Obesity is associated with multiple adverse reproductive outcomes such as infertility, ovulation dysfunction, miscarriage, preeclampsia, gestational diabetes mellitus, preterm delivery, operative delivery, and fetal growth disorders. Although the prevalence of maternal obesity is increasing, it is unclear which method of weight loss is most effective before conception to improve reproductive outcomes. This article reviews the amount of weight loss needed to improve ovulation and fertility, behavioral methods for optimal weight loss, as well as medical and surgical interventions to promote weight loss with the intention of providing a tool to promote weight loss in the preconception period. Behavioral modification that includes motivational interviewing, energy intake restriction, and increased energy expenditure is first-line therapy.
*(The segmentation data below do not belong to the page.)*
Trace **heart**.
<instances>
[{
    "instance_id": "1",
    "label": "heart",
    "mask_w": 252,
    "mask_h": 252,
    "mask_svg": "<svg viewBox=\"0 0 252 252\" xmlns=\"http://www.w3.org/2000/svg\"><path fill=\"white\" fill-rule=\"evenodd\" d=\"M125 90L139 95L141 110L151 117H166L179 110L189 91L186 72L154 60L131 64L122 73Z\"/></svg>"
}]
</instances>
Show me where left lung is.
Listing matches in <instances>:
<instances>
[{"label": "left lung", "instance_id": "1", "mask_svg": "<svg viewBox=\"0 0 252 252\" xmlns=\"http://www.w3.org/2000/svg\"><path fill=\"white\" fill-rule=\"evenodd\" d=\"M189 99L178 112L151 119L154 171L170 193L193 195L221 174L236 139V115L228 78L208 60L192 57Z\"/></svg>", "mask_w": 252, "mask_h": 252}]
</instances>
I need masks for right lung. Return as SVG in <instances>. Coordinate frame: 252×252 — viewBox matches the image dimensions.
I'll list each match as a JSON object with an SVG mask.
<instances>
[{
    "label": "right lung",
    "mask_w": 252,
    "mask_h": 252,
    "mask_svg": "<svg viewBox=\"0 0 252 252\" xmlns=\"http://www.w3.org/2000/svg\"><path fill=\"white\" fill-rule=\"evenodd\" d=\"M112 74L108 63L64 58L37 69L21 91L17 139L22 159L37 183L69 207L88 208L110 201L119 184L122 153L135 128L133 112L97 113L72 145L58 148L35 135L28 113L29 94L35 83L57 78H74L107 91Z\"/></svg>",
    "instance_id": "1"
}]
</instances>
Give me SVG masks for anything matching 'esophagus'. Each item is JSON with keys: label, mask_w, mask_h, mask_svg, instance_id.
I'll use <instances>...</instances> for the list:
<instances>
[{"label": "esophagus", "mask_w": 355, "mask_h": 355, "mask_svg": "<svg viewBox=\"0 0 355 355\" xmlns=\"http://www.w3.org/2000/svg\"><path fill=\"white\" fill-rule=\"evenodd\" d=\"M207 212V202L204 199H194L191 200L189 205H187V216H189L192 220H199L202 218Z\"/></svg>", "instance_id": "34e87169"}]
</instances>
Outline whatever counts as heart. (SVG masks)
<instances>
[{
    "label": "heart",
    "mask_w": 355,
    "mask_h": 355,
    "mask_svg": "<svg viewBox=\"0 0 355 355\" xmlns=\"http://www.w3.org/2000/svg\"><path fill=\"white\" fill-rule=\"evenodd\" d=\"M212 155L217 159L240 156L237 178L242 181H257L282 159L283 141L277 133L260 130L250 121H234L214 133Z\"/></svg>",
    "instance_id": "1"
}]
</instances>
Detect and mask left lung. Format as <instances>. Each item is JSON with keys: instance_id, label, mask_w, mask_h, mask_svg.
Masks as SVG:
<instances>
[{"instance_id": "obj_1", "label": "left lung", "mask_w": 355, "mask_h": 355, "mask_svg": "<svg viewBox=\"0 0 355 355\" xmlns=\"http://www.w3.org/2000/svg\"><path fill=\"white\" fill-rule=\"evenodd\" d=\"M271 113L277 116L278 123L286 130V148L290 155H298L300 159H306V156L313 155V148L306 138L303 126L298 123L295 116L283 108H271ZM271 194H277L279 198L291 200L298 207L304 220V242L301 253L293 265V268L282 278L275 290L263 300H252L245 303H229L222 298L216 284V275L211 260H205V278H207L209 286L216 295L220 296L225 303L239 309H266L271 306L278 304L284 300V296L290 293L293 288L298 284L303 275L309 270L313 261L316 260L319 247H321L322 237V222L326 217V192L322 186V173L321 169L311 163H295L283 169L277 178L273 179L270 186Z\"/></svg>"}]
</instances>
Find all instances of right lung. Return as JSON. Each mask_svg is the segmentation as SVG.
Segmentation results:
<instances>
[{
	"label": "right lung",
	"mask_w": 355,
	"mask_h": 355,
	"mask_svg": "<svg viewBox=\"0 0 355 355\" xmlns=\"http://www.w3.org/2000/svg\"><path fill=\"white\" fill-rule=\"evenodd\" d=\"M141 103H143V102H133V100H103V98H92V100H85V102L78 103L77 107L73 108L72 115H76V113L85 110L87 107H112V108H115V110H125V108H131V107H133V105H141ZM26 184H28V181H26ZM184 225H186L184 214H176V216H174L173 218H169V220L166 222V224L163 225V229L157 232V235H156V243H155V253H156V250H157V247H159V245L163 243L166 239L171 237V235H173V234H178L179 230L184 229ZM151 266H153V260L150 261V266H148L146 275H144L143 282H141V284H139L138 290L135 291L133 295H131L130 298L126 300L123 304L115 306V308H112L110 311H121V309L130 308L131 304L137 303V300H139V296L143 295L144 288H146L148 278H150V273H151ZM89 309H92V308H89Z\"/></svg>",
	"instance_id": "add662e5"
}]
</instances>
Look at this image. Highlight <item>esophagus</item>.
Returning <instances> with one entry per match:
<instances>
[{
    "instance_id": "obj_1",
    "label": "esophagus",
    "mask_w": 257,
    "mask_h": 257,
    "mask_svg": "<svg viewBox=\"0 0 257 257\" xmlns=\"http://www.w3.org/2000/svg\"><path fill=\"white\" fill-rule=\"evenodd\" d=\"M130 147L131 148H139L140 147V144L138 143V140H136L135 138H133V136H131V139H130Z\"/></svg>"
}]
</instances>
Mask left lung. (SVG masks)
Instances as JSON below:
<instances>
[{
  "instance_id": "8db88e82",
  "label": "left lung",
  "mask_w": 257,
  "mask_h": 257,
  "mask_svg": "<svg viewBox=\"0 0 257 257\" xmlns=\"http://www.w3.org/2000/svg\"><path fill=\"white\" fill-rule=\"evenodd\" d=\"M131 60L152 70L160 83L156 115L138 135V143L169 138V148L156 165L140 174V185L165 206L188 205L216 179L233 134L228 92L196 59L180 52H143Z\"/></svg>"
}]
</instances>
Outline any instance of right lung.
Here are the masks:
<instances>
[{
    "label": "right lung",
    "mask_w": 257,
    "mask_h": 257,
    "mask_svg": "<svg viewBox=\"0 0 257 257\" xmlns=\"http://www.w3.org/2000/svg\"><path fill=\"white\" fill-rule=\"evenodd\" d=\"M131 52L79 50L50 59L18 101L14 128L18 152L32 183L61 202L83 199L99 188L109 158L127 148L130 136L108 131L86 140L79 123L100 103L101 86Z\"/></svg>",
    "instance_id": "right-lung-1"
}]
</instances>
Behavioral therapy has been shown to improve menstrual cyclicity, ovulation, conception rates, hormone profile, and amount of weight loss. Bariatric surgery and drug therapy may be used in overweight or obese patients who fail behavioral modification. However, women who undergo bariatric surgery or drug therapy must be cautioned about safety profiles, nutritional requirements, and some adverse pregnancy outcomes such as intrauterine growth restriction. There are several areas for further investigation including amount of weight loss needed to resume ovulation by obesity class and improve reproductive outcomes, safety and efficacy of very low energy diets in the preconception period, as well as safety of obesity medications in the preconception period.
Obstetricians and gynecologists, family physicians
After completing this CME activity, physicians should be better able to identify adverse reproductive outcomes associated with maternal obesity as well as evaluate weight loss strategies used to improve reproductive outcomes in obese patients and the pros and cons associated with each strategy.